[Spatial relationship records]
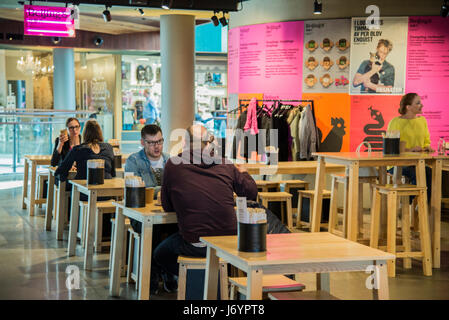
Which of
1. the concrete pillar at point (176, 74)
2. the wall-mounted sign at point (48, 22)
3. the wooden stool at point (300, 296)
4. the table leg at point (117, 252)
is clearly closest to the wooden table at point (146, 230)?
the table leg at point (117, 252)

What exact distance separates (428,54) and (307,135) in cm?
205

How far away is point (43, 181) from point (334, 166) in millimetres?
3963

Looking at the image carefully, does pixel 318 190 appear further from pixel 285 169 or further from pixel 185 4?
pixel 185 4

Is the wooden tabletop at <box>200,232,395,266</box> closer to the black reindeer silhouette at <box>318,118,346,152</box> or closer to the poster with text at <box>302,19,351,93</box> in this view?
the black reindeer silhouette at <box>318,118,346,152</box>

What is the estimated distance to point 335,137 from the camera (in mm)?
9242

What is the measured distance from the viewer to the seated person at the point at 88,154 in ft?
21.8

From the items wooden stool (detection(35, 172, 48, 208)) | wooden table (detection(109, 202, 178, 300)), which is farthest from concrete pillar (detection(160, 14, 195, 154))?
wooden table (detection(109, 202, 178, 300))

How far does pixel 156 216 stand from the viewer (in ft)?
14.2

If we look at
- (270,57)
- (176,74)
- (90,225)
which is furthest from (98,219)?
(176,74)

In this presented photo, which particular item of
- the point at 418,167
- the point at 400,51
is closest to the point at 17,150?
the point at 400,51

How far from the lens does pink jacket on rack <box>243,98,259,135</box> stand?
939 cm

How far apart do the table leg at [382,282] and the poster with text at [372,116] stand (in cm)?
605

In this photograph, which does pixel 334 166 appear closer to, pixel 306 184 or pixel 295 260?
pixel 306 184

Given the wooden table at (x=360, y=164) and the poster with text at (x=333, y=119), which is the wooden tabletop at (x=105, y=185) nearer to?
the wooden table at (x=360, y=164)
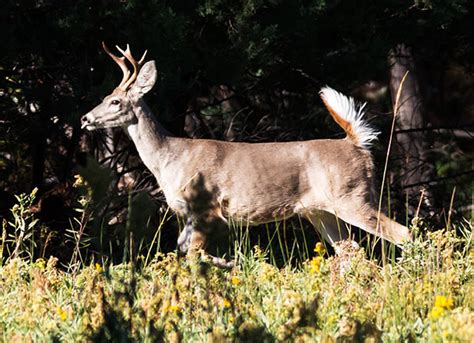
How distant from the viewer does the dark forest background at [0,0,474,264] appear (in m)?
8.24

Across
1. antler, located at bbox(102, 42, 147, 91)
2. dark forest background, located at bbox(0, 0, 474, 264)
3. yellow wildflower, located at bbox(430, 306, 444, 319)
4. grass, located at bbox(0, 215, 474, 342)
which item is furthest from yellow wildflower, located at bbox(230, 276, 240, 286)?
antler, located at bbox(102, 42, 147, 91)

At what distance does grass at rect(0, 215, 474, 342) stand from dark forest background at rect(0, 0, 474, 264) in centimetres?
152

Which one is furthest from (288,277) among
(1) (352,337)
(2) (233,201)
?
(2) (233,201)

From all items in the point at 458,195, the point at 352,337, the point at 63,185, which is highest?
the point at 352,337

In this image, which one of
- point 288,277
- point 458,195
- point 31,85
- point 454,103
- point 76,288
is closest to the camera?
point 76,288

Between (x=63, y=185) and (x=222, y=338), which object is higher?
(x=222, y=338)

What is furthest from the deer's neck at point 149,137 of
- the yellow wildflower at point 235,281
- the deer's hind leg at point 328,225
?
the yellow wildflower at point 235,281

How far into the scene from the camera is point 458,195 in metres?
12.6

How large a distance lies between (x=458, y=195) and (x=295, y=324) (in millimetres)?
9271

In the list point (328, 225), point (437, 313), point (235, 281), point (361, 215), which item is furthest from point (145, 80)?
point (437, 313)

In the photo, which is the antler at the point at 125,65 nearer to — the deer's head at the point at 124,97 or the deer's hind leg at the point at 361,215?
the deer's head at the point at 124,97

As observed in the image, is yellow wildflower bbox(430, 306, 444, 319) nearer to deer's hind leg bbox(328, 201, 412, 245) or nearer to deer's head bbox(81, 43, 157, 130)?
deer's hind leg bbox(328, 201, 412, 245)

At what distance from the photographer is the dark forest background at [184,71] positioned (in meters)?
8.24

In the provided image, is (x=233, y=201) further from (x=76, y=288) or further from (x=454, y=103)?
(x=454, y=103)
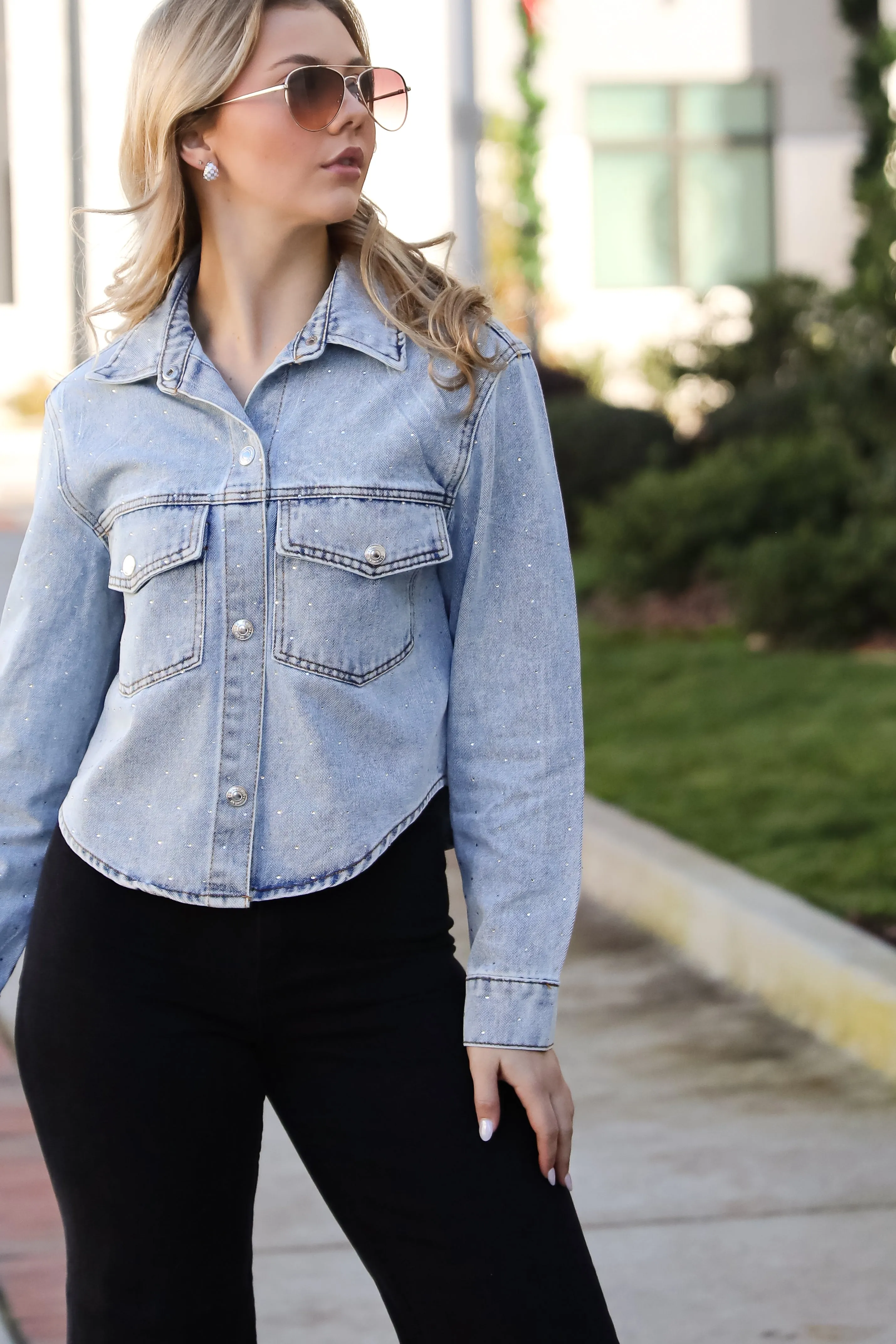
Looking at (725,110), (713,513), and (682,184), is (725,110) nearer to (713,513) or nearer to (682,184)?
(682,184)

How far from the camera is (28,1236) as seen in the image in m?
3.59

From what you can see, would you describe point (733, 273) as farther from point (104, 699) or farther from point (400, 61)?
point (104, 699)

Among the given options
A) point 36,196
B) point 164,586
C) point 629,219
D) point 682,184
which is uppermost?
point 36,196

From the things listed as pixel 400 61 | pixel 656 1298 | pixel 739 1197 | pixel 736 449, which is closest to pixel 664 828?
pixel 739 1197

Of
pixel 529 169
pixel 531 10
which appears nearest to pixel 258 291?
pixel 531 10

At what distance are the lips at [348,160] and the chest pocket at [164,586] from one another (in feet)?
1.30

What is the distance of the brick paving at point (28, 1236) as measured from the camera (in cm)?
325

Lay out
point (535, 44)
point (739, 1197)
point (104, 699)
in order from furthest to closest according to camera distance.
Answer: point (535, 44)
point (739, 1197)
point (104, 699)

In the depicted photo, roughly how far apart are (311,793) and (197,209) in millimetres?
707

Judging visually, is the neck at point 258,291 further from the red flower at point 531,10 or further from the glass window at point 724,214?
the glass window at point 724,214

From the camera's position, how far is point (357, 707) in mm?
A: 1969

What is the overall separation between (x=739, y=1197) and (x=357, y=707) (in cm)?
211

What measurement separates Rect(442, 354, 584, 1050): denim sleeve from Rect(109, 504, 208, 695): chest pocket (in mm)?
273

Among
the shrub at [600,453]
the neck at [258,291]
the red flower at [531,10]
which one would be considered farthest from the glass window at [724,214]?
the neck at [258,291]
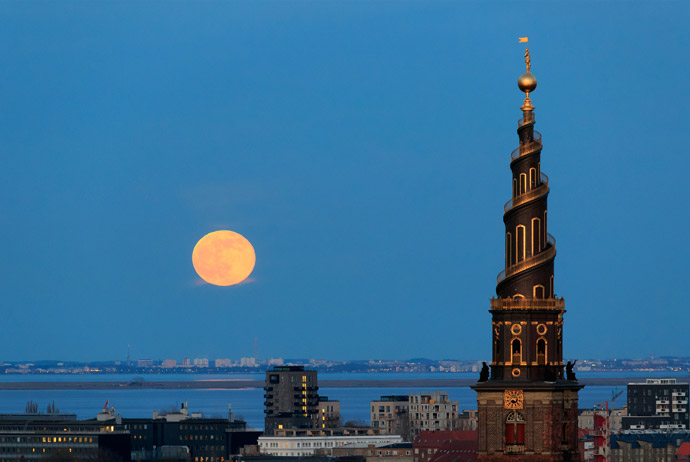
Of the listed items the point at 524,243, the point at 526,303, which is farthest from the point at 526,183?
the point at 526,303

Given exercise >> Leave the pictures out and print the records above exactly as they stand.

Complete output >>
Which of
1. the concrete pillar at point (176, 74)
2. the wall-mounted sign at point (48, 22)
3. the wooden stool at point (300, 296)
4. the table leg at point (117, 252)
is clearly closest to the wooden table at point (146, 230)?
the table leg at point (117, 252)

What exact distance separates (428,54) and (307,135) in cm?
205

How far away is point (43, 181) from point (334, 166) in millimetres?
3963

Looking at the image carefully, does pixel 318 190 appear further from pixel 285 169 or further from pixel 185 4?
pixel 185 4

Is the wooden tabletop at <box>200,232,395,266</box> closer to the black reindeer silhouette at <box>318,118,346,152</box> or closer to the poster with text at <box>302,19,351,93</box> in this view?
the black reindeer silhouette at <box>318,118,346,152</box>

What is the estimated distance to point 335,137 from the camera (in mm)?
9242

What is the measured distance from the viewer to the seated person at the point at 88,154 in ft?
21.8

From the items wooden stool (detection(35, 172, 48, 208)) | wooden table (detection(109, 202, 178, 300)), which is farthest from concrete pillar (detection(160, 14, 195, 154))?
wooden table (detection(109, 202, 178, 300))

How far does pixel 156 216 stand from the viewer (in ft)?
14.2

If we look at
- (270,57)
- (176,74)
- (90,225)
which is furthest from (98,219)?
(176,74)

In this presented photo, which particular item of
- the point at 418,167
- the point at 400,51
is closest to the point at 17,150?
the point at 400,51

How far from the lens does pink jacket on rack <box>243,98,259,135</box> stand?
939 cm

How far apart do the table leg at [382,282] and the poster with text at [372,116] stand (in cm)?
605

In this photograph, which does pixel 334 166 appear closer to, pixel 306 184 or pixel 295 260?
pixel 306 184

Given the wooden table at (x=360, y=164) and the poster with text at (x=333, y=119), which is the wooden tabletop at (x=105, y=185) nearer to?
the wooden table at (x=360, y=164)
How distant from the viewer does the dark forest background at [0,0,474,264] appear (in m)?
8.24

Across
1. antler, located at bbox(102, 42, 147, 91)
2. dark forest background, located at bbox(0, 0, 474, 264)
3. yellow wildflower, located at bbox(430, 306, 444, 319)
4. grass, located at bbox(0, 215, 474, 342)
which item is furthest from yellow wildflower, located at bbox(230, 276, 240, 286)?
antler, located at bbox(102, 42, 147, 91)

At what distance does grass at rect(0, 215, 474, 342) stand from dark forest background at rect(0, 0, 474, 264) in centimetres?
152

Which one is furthest from (288,277) among
(1) (352,337)
(2) (233,201)
?
(2) (233,201)

From all items in the point at 458,195, the point at 352,337, the point at 63,185, which is highest?
the point at 352,337

In this image, which one of
- point 288,277
- point 458,195
- point 31,85
- point 454,103
- point 76,288
is closest to the camera?
point 76,288

Between (x=63, y=185) and (x=222, y=338), which object is higher?
(x=222, y=338)

What is furthest from the deer's neck at point 149,137 of
- the yellow wildflower at point 235,281
- the deer's hind leg at point 328,225
?
the yellow wildflower at point 235,281

How far into the scene from the camera is point 458,195 in metres?
12.6

How large a distance lies between (x=458, y=195) and (x=295, y=324) (in millimetres)?
9271

In the list point (328, 225), point (437, 313), point (235, 281), point (361, 215), which item is furthest from point (145, 80)?
point (437, 313)

In the photo, which is the antler at the point at 125,65 nearer to — the deer's head at the point at 124,97 or the deer's hind leg at the point at 361,215?
the deer's head at the point at 124,97

As observed in the image, is yellow wildflower bbox(430, 306, 444, 319) nearer to deer's hind leg bbox(328, 201, 412, 245) or nearer to deer's head bbox(81, 43, 157, 130)?
deer's hind leg bbox(328, 201, 412, 245)

At what distance from the photographer is the dark forest background at [184,71] positioned (in meters)?
8.24

In the provided image, is (x=233, y=201) further from (x=76, y=288) or further from (x=454, y=103)?
(x=454, y=103)
Looking at (725,110), (713,513), and (682,184), is (725,110) nearer to (713,513) or nearer to (682,184)?
(682,184)

How far from the camera is (28,1236) as seen in the image in m?
3.59

From what you can see, would you describe point (733, 273) as farther from point (104, 699) or farther from point (400, 61)?
point (104, 699)

Among the given options
A) point 36,196
B) point 164,586
C) point 629,219
D) point 682,184
which is uppermost?
point 36,196

From the things listed as pixel 400 61 | pixel 656 1298 | pixel 739 1197 | pixel 736 449, which is closest to pixel 664 828?
pixel 739 1197

Of
pixel 529 169
pixel 531 10
which appears nearest to pixel 258 291?
pixel 531 10

At what distance are the lips at [348,160] and the chest pocket at [164,586] from one another (in feet)?
1.30

What is the distance of the brick paving at point (28, 1236) as measured from the camera (in cm)?
325

Lay out
point (535, 44)
point (739, 1197)
point (104, 699)
in order from furthest to closest according to camera distance.
Answer: point (535, 44)
point (739, 1197)
point (104, 699)

In the depicted photo, roughly how far apart are (311,793) and (197,209) in millimetres?
707

Judging visually, is the neck at point 258,291 further from the red flower at point 531,10 or further from the glass window at point 724,214?
the glass window at point 724,214

From the camera's position, how far is point (357, 707) in mm?
A: 1969

What is the overall separation between (x=739, y=1197) and (x=357, y=707) (in cm)?
211

What measurement separates Rect(442, 354, 584, 1050): denim sleeve from Rect(109, 504, 208, 695): chest pocket (in mm)?
273

Among
the shrub at [600,453]
the neck at [258,291]
the red flower at [531,10]
which one would be considered farthest from the glass window at [724,214]?
the neck at [258,291]
Of the listed items the point at 524,243, the point at 526,303, which is farthest from the point at 526,183?
the point at 526,303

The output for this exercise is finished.